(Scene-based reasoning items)
* * *

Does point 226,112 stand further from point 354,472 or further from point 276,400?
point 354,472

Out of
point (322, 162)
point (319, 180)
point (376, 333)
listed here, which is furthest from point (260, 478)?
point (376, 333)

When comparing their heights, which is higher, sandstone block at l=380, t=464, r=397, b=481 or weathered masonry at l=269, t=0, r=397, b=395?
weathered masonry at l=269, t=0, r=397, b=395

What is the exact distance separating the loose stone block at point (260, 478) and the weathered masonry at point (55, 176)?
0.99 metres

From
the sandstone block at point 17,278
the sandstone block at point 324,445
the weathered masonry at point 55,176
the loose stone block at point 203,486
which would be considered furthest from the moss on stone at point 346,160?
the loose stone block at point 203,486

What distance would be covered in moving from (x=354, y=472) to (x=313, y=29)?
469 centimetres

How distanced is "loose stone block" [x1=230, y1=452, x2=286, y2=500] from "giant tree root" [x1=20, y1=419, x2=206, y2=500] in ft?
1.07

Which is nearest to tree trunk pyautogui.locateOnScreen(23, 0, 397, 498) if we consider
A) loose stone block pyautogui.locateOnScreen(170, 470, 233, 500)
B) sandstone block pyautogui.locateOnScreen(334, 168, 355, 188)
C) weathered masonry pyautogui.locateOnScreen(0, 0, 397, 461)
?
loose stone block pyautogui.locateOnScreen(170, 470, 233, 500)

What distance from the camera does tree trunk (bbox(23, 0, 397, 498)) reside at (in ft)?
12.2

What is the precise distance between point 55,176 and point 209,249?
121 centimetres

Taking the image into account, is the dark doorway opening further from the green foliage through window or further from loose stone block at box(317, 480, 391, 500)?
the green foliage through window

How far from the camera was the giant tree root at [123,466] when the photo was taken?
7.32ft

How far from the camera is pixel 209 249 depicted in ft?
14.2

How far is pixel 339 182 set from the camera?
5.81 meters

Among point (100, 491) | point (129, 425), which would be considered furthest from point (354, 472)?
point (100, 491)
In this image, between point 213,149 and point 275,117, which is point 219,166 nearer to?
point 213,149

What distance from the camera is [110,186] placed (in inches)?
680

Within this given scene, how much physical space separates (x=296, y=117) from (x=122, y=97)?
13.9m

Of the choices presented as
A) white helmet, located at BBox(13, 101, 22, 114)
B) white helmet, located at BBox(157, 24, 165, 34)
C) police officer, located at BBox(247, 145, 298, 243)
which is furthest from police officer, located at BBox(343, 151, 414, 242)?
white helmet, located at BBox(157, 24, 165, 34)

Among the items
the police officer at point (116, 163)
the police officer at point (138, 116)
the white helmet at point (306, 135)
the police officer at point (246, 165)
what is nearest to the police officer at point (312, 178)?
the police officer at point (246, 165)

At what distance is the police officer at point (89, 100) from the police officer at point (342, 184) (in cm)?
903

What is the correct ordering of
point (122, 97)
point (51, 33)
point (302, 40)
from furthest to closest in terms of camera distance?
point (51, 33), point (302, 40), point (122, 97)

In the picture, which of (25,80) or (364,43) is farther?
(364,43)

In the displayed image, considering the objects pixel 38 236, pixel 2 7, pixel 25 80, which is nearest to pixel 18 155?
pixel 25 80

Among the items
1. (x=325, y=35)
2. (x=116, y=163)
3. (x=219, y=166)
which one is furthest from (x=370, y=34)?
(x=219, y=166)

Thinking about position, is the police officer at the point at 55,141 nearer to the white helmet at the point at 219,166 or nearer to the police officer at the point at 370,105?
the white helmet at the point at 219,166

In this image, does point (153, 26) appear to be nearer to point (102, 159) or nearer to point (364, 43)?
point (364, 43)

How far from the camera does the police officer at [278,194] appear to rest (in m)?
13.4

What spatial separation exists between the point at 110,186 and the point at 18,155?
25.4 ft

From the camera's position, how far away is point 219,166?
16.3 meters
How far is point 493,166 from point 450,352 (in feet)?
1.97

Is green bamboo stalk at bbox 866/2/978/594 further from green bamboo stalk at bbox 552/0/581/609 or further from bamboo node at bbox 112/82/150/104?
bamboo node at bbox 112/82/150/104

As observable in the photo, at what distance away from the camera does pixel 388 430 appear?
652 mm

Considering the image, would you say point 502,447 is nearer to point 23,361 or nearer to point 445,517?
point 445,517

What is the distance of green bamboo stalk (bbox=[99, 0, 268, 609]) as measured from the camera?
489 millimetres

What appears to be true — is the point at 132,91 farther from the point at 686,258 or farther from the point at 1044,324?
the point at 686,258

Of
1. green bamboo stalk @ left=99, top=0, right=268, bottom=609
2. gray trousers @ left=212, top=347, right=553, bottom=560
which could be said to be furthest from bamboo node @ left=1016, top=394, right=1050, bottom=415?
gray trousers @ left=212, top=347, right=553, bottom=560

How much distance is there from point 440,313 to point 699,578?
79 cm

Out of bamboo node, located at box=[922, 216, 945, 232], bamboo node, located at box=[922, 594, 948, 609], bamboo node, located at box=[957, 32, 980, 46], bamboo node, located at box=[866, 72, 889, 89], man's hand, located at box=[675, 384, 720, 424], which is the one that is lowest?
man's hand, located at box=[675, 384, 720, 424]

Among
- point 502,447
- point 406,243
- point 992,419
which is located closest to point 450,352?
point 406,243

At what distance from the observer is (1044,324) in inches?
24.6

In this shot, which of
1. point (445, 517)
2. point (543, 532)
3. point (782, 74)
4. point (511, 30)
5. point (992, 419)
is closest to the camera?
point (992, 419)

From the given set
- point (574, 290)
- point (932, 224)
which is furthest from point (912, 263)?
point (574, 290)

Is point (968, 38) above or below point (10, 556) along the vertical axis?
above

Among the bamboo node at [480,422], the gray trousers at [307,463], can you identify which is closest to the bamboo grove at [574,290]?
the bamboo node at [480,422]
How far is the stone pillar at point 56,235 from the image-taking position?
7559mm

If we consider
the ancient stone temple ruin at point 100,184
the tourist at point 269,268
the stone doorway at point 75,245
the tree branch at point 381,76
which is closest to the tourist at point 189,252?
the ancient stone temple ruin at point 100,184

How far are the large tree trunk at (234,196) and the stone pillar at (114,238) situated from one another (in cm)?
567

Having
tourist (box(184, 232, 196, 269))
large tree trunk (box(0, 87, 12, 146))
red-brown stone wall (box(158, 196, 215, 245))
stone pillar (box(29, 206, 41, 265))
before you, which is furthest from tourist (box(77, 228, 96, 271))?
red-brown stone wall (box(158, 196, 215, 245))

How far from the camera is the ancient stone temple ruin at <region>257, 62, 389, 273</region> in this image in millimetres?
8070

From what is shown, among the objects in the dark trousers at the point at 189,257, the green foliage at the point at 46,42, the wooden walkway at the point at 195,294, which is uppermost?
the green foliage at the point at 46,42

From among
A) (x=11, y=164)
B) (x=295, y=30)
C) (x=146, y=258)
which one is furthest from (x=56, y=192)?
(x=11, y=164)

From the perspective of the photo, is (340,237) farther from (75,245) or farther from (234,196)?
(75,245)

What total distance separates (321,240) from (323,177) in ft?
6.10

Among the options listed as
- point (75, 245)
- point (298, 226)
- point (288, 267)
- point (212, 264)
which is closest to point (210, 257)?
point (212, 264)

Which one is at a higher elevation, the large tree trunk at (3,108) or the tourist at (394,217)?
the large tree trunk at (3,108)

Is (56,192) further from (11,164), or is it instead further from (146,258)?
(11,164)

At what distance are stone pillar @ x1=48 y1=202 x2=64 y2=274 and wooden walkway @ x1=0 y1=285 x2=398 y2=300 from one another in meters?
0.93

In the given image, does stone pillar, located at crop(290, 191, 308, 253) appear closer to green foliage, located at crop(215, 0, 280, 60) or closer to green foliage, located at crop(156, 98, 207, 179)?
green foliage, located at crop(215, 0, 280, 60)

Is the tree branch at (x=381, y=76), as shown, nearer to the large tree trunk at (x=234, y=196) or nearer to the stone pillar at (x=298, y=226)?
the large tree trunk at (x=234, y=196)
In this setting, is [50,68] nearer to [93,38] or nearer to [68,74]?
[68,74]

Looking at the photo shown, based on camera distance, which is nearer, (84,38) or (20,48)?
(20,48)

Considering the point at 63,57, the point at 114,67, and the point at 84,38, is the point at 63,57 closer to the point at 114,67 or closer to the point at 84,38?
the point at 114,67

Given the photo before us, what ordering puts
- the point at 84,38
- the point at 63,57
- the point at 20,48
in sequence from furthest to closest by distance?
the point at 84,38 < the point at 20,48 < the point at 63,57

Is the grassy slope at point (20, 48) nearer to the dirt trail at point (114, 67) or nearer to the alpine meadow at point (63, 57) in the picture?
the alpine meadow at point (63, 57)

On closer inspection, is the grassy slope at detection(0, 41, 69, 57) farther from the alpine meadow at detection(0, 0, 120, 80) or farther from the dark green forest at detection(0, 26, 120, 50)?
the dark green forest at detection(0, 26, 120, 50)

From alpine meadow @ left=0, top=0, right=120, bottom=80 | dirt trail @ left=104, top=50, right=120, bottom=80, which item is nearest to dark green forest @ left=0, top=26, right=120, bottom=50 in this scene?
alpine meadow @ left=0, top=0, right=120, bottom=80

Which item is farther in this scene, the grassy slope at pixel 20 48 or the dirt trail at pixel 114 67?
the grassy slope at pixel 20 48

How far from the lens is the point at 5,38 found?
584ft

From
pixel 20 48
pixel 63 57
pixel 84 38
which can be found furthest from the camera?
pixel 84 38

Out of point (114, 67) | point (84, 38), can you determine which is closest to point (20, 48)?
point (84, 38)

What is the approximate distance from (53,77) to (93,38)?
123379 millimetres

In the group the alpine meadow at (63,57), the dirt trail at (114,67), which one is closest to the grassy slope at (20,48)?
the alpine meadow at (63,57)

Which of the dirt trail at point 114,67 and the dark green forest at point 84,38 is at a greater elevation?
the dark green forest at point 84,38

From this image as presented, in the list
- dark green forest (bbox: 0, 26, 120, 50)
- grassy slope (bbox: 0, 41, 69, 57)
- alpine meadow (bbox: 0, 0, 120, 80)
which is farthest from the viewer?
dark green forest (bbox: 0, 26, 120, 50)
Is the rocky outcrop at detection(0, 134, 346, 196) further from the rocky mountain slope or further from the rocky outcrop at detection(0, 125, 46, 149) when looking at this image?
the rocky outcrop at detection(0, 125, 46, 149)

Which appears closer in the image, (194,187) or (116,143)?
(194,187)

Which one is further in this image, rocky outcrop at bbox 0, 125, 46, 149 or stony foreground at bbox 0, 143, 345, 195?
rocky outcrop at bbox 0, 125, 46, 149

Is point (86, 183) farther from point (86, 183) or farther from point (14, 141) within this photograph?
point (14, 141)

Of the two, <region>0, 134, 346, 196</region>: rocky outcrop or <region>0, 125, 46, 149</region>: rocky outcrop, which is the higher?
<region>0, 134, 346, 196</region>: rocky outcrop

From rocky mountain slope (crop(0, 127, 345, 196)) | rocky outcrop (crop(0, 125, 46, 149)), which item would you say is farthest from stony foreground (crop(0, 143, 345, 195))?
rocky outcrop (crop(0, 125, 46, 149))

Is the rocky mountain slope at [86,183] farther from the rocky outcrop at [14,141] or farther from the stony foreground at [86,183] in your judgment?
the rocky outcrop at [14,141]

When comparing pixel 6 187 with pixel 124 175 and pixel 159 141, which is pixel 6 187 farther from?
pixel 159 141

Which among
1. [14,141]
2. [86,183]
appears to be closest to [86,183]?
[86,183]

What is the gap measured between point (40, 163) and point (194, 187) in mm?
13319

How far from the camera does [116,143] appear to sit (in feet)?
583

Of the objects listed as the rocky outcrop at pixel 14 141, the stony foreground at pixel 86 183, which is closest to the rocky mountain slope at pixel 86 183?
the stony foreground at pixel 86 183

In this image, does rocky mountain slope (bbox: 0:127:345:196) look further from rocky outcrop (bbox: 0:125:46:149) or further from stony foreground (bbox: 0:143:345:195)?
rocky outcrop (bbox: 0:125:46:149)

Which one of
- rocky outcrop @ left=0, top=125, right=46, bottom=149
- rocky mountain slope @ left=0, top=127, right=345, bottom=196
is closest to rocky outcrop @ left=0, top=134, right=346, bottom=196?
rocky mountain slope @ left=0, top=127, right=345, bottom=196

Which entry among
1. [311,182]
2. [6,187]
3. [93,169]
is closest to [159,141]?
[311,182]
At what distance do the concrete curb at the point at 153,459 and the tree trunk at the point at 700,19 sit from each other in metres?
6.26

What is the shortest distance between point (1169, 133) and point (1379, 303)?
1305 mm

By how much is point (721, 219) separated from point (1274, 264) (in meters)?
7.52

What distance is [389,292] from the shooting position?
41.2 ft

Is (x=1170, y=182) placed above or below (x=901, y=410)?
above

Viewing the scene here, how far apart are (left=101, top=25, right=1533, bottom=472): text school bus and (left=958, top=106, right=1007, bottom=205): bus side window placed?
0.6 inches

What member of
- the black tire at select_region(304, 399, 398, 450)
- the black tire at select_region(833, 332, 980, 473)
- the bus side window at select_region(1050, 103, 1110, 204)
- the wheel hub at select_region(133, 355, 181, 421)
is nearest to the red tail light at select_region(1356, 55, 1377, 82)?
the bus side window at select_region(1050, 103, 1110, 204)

* * *

- _What to do_: Express the stretch from the line containing "What is the shortest" through the end of the items as a JSON list of strings, one string per line, with blank lines left out.

- _Task response_:
[
  "What is the shortest distance between point (1169, 133) and point (1379, 303)?",
  "1305 mm",
  "By how much is point (721, 219) separated from point (1274, 264) (in meters)?",
  "7.52",
  "What distance is [389,292] from the shooting position?",
  "41.2 ft",
  "Is (x=1170, y=182) placed above or below (x=901, y=410)?",
  "above",
  "Viewing the scene here, how far apart are (left=101, top=25, right=1533, bottom=472): text school bus and (left=958, top=106, right=1007, bottom=205): bus side window placed?",
  "0.6 inches",
  "What member of",
  "- the black tire at select_region(304, 399, 398, 450)",
  "- the black tire at select_region(833, 332, 980, 473)",
  "- the bus side window at select_region(1050, 103, 1110, 204)",
  "- the wheel hub at select_region(133, 355, 181, 421)",
  "is nearest to the red tail light at select_region(1356, 55, 1377, 82)?",
  "the bus side window at select_region(1050, 103, 1110, 204)"
]